The Stepmother: A Novel
by Carrie Adams
Bea and Jimmy have a great relationship. They have three beautiful daughters ages 8, 9, and 14, and always seem to be there for each other. Also, they separated four years ago and divorced two years ago. Bea and Jimmy are the poster children for amicable divorce--that is until the day that Bea realizes that she's fallen back in love with her ex-husband. Coincidentally, it's the same day Jimmy tells her, "I've met someone."
That someone is Tessa King. Now, can I just stop right here and say that this is the second book in a row that I've read, and haven't realized it was a sequel until it was far too late to do anything about it. So, FYI, Tessa King is the protagonist of Adams' debut novel, The Godmother. It might have been nice to have known of her single girl looking-for-love back story, but truthfully I don't believe it's necessary to have read the first novel.
As I was saying, Tessa is introduced more than 60 pages in, which gave us plenty of time to really get to know Bea and Jimmy and see all that is good about their relationship. The first four chapters are all told from Bea's point of view, and I was rooting for her. Then, amazingly, the next several chapters were told from Tessa's point of view and I truly empathized with her!

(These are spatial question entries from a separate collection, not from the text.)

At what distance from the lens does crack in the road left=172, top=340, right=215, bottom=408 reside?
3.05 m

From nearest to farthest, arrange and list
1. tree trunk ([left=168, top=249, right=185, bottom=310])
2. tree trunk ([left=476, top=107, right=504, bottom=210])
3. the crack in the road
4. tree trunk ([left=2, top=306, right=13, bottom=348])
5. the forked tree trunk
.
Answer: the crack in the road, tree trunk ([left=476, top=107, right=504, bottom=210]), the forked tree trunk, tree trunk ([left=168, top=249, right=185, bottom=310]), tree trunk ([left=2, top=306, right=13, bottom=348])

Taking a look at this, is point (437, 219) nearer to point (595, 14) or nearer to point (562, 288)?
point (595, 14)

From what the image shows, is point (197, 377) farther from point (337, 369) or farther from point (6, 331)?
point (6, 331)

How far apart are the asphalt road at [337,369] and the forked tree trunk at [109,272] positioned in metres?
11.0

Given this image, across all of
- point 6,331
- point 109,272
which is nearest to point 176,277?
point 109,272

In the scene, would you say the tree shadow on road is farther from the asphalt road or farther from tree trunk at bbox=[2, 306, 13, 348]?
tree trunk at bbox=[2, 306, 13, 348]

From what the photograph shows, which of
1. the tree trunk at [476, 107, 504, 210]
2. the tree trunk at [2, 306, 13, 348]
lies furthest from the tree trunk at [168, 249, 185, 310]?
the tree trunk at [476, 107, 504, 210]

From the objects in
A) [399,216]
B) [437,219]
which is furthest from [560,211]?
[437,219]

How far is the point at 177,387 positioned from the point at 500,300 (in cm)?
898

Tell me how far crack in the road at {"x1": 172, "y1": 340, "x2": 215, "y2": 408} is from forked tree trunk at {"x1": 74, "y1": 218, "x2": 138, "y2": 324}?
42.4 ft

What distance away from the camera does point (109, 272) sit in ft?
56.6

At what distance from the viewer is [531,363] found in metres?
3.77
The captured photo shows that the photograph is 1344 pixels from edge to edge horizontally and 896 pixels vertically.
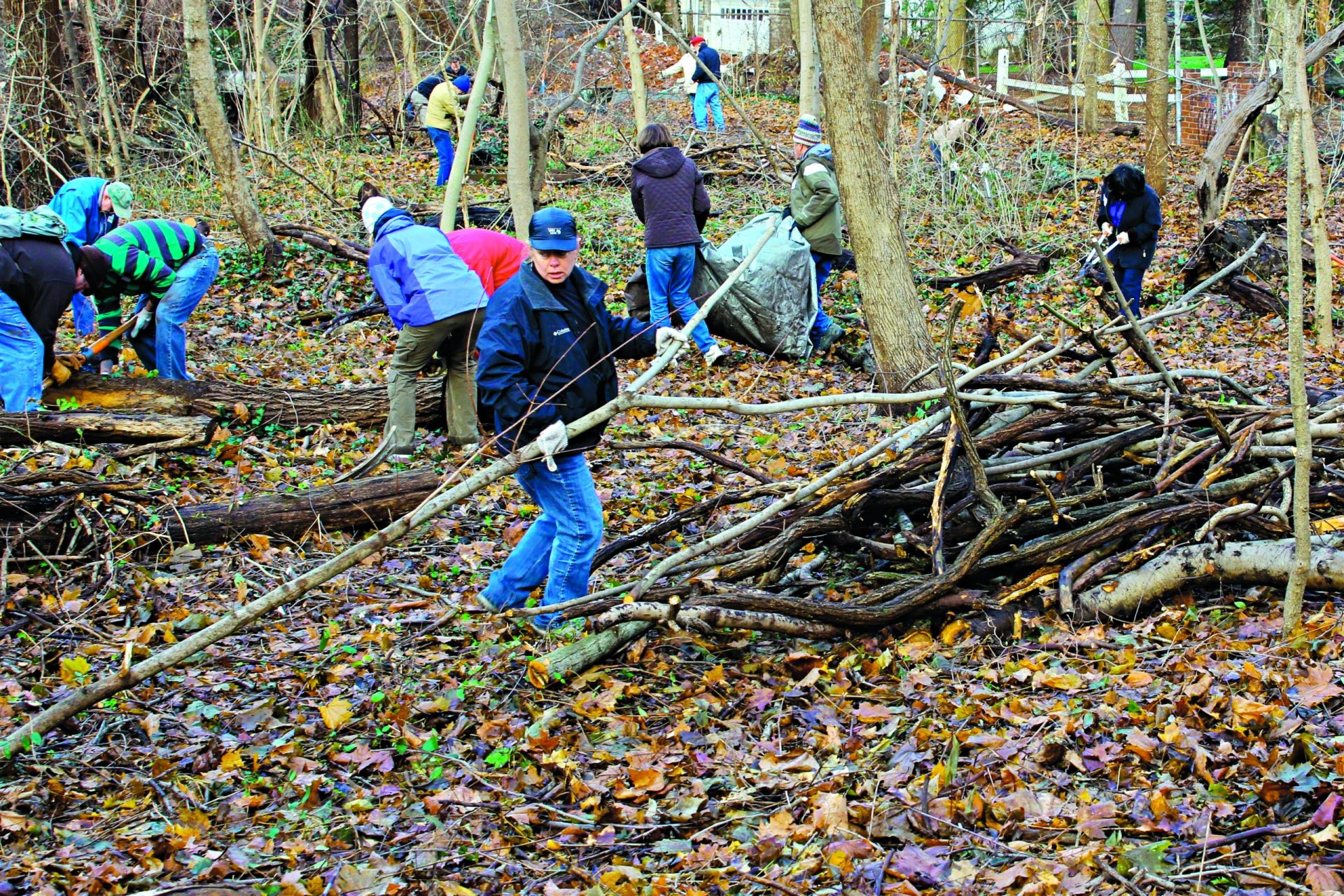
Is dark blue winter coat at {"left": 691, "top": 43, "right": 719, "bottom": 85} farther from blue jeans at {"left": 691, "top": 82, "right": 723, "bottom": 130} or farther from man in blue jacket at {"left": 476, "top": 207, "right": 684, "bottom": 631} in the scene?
man in blue jacket at {"left": 476, "top": 207, "right": 684, "bottom": 631}

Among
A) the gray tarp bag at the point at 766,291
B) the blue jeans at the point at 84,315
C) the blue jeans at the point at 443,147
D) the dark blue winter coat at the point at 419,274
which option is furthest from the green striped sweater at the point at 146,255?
the blue jeans at the point at 443,147

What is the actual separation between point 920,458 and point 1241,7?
27176mm

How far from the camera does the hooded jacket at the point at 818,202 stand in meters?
9.56

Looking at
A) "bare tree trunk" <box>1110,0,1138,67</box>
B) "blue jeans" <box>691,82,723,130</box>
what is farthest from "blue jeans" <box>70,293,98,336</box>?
"bare tree trunk" <box>1110,0,1138,67</box>

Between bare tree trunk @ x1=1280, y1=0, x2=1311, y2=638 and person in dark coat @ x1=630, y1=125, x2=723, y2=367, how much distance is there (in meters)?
5.88

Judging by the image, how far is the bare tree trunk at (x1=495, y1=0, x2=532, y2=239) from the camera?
9547 mm

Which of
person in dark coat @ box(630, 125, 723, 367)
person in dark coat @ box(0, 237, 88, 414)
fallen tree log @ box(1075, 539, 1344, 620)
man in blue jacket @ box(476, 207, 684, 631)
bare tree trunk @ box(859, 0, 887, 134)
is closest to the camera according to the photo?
fallen tree log @ box(1075, 539, 1344, 620)

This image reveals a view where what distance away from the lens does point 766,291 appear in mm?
9586

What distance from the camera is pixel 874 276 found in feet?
25.6

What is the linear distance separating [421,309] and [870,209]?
130 inches

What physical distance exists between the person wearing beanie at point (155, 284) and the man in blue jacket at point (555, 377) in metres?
4.16

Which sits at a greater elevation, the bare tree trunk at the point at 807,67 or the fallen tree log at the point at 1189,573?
the bare tree trunk at the point at 807,67

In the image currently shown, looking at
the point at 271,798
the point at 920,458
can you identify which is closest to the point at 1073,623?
the point at 920,458

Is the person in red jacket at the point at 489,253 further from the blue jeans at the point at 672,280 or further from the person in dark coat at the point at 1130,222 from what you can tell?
the person in dark coat at the point at 1130,222
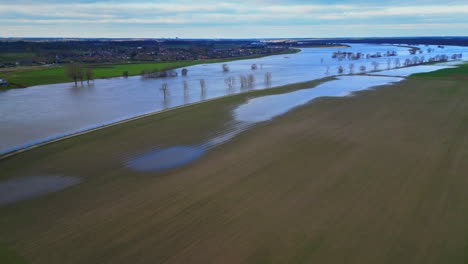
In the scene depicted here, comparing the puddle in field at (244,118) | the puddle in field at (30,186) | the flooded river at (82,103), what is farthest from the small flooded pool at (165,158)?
the puddle in field at (30,186)

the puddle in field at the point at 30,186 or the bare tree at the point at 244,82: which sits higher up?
the bare tree at the point at 244,82

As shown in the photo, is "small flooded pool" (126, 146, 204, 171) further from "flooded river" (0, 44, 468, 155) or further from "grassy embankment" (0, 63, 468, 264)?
"grassy embankment" (0, 63, 468, 264)

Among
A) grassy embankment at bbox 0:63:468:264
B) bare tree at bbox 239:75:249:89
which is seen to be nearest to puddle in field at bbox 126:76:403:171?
grassy embankment at bbox 0:63:468:264

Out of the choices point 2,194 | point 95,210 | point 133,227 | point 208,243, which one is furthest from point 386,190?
point 2,194

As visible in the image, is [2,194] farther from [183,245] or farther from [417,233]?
[417,233]

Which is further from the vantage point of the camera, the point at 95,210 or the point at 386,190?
the point at 386,190

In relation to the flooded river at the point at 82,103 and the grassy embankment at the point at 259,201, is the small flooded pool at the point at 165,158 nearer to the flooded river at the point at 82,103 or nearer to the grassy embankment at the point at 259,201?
the flooded river at the point at 82,103
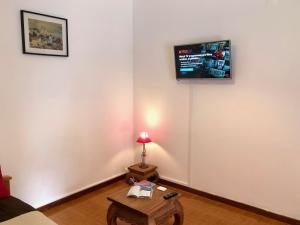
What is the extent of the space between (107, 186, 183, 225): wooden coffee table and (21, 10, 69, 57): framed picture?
1.67 m

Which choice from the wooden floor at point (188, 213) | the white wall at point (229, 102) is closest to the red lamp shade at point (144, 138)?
the white wall at point (229, 102)

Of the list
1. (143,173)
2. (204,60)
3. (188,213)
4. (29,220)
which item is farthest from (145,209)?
(204,60)

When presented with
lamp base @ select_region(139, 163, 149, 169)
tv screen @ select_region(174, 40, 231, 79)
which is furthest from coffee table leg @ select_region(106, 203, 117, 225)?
tv screen @ select_region(174, 40, 231, 79)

The novel switched POV between the two women every several chapters, and my allegiances continued to switch back and forth throughout the novel--through not strictly based on who was currently narrating. Sometimes I felt the most for Jimmy (or James, as Tessa calls him) and sometimes for the kids.

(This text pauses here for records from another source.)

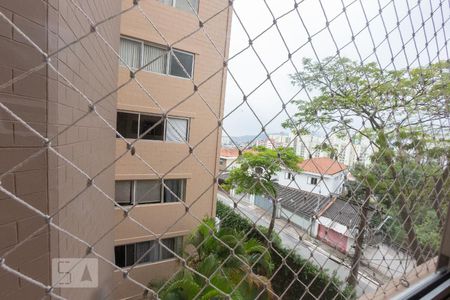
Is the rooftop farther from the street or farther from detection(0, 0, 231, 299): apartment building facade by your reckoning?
detection(0, 0, 231, 299): apartment building facade

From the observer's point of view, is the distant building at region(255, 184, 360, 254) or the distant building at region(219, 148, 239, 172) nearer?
the distant building at region(219, 148, 239, 172)

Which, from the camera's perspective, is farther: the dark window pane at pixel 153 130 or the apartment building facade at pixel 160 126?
the apartment building facade at pixel 160 126

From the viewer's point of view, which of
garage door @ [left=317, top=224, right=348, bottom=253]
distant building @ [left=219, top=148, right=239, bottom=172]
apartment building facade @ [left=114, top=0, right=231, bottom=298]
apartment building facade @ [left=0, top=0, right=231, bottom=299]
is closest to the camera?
apartment building facade @ [left=0, top=0, right=231, bottom=299]

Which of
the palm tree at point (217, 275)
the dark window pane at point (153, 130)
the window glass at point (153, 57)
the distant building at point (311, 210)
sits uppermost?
the window glass at point (153, 57)

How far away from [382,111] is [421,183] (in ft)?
0.92

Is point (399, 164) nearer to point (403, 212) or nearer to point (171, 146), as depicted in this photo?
point (403, 212)

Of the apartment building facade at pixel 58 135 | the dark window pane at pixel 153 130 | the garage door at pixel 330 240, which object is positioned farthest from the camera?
the dark window pane at pixel 153 130

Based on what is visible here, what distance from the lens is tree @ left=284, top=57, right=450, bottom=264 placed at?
713 mm

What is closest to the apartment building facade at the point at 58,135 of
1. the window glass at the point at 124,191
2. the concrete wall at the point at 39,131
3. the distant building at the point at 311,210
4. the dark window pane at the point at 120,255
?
the concrete wall at the point at 39,131

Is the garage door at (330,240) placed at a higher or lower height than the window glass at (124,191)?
higher

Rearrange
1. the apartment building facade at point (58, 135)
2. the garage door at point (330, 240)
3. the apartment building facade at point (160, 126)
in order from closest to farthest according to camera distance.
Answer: the apartment building facade at point (58, 135) < the garage door at point (330, 240) < the apartment building facade at point (160, 126)

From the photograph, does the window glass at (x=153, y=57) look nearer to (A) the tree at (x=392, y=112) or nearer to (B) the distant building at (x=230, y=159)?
(B) the distant building at (x=230, y=159)

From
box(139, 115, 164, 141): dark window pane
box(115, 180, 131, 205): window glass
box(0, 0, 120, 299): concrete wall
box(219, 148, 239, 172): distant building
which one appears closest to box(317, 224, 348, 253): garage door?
box(219, 148, 239, 172): distant building

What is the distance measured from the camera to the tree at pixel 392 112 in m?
0.71
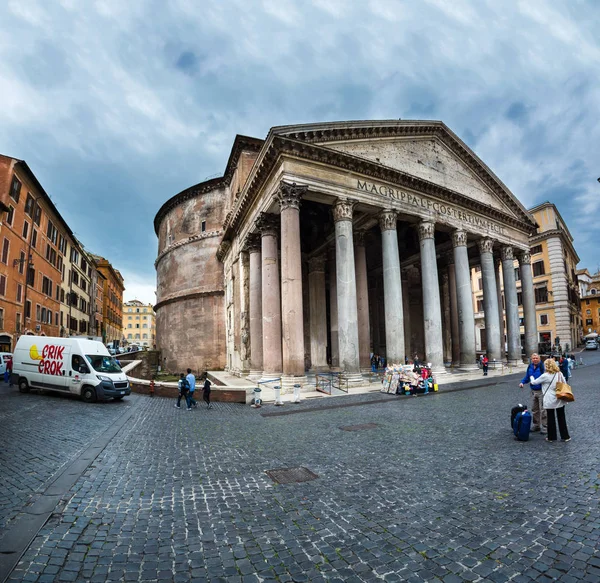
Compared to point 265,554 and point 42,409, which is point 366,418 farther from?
point 42,409

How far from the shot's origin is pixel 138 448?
644 centimetres

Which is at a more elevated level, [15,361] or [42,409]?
[15,361]

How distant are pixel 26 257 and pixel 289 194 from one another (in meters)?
21.7

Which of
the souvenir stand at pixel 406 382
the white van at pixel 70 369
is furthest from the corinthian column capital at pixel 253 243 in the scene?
the souvenir stand at pixel 406 382

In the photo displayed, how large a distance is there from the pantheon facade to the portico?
0.22 feet

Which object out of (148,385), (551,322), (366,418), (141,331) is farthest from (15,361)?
(141,331)

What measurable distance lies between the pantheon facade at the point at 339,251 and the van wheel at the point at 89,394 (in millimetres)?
6357

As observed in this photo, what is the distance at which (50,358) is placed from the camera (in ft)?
44.3

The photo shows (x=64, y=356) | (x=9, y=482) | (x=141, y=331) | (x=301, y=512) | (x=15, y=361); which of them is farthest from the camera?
(x=141, y=331)

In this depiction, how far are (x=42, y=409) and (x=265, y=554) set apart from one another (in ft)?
34.9

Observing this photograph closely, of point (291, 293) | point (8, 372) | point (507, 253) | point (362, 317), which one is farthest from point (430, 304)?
point (8, 372)

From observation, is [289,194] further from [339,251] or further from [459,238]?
[459,238]

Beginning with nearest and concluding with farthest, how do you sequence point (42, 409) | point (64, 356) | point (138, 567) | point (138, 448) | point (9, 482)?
point (138, 567), point (9, 482), point (138, 448), point (42, 409), point (64, 356)

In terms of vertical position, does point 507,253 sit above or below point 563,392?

The point is, Carrie Adams did a terrific job of making these characters seem real and empathetic. Love triangles and modern family life are painful. I could really appreciate this difficult situation from all sides. I don't have to give a detailed synopsis of struggles with an unruly teenager, or family dysfunction, or second thoughts. I don't want to tell you the ups and downs these people go through. You'll want to experience that on your own. There's a lot of drama--which might stretch some readers' credulity--but it's no worse than what I've heard from people in real life.

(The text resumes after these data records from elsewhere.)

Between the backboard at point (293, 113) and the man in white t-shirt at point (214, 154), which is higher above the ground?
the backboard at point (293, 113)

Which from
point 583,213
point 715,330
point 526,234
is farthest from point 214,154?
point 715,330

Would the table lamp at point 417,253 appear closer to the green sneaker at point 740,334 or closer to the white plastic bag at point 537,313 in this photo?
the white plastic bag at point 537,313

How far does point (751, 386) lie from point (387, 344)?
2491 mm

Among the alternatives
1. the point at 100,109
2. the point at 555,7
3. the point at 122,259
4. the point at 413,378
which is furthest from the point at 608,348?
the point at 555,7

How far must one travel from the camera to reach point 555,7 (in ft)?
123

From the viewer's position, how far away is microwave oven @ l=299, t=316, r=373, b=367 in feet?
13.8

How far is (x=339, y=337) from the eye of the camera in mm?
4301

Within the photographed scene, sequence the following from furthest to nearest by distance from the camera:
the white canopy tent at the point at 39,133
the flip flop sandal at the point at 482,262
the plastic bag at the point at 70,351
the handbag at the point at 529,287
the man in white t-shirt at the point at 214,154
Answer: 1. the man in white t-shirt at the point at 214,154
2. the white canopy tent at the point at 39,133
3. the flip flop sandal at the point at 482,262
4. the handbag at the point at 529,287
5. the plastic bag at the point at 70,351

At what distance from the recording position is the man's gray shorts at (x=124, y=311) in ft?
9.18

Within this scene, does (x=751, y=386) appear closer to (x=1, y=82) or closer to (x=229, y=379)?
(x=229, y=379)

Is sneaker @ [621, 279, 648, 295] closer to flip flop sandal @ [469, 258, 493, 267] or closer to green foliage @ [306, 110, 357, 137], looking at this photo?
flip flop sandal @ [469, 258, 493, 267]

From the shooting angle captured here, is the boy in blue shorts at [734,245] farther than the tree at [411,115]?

Adams' writing is fine. I don't know that the London setting was integral to the story, but American readers may experience slight confusion over some references or slang. It's nothing too impenetrable. Overall, The Stepmother is an engaging family drama that occasionally veers towards melodrama. In a story like this not every character can live happily ever after, but as a man once said, "All's well that ends well."